Dia menambahkan, pemerintah harus mengambil langkah sebagai regulator untuk mengeluarkan aturan-aturan darurat yang strategis guna menyelamatkan rakyatnya dari krisis air.
Salah satu contoh aturan darurat yang pemerintah bisa keluarkan, sebut Matheus, adalah dengan melarang pembangunan kolam renang. Atau, kalau ingin memakai kolam renang, harus menggunakan air asin.
“Tempat-tempat pariwisata lain di dunia melakukan hal ini. Beberapa kawasan menggunakan kolam renang air asin sebagai tanggapan eco-friendly,” tandasnya.
Matheus mengingatkan, turis datang ke Labuan Bajo bukan untuk berenang di kolam renang. Turis datang ke Labuan Bajo untuk berenang di laut dan air terjun.
“Coba lihat sendiri pebandingan turis yang menginap dengan penggunaan kolam renang di hotel-hotel besar yang sudah ada, seperti di Plataran, Luwansa, atau Jayakarta. Hal ini juga dapat dijadikan catatan bagi pemerintah, bahwa perhitungan kualitas hotel tidak hanya meluluh berdasarkan jumlah bintang, yang mengharuskan suatu hotel memiliki fasilitas kolam renang. Pariwisata harusnya tumbuh memberi manfaat buat masyarakat, bukan memberi masalah,” tegasnya.
Dikatakan, untuk hotel-hotel yang berada di peri-peri kawasan konservasi seperti Labuan Bajo, bijak jika perhitungan kualitas hotel diukur dengan alat ukur lain.
Itu seperti Green Award atau tingkat keramahan lingkungannya. Kata dia, di Negara-negara maju seperti Singapura dan Australia sudah tidak lagi mengedepankan jumlah bintang pada hotelnya sebagai alat marketing, melainkan prinsip keramahan mereka pada lingkungan.
“Jika masalahnya pada turis, saya yakin bilamana turis dijelaskan dengan baik, mereka akan paham. turis-turis datang ke sini bukan untuk berenang di atas penderitaan banyak orang. Tentunya aturan pelarangan kolam renang ini sementara saja, hingga masalah air teratasi. Hal ini juga perlu disanding dengan memberi penyuluhan ke tempat-tempat usaha terkait kiat-kiat agar hemat air; seperti cuci piring pakai air laut, dan lain-lain,” ungkap Matheus.

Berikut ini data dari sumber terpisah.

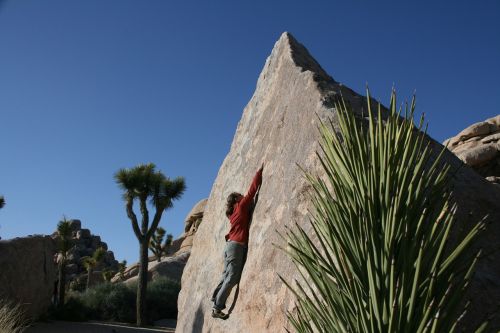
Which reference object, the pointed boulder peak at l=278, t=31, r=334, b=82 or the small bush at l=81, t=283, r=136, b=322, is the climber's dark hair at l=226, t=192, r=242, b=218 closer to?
the pointed boulder peak at l=278, t=31, r=334, b=82

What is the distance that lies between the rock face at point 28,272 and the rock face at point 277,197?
28.6 ft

“Untuk toilet pergunakan air laut. Air laut bisa dipakai buat banyak hal selain mandi , makan dan minum,” sambung dia.
Masalah Air Berbicara Kompromi dan Maklum
Menurut Matheus, masalah air di Labuan Bajo artinya berbicara soal kompromi dan rasa maklum.
Sebagai masyarakat Labuan Bajo, sejak muda Matheus sudah mengetahui tentang masalah air bersih di kota ujung barat Pulau Flores itu.
“Sejak saya ingat, saya selalu membeli air. Saya juga ingat kesulitan mendapatkan air bersih saat kekeringan hebat beberapa tahun lalu di tanah saya ini,” kata dia.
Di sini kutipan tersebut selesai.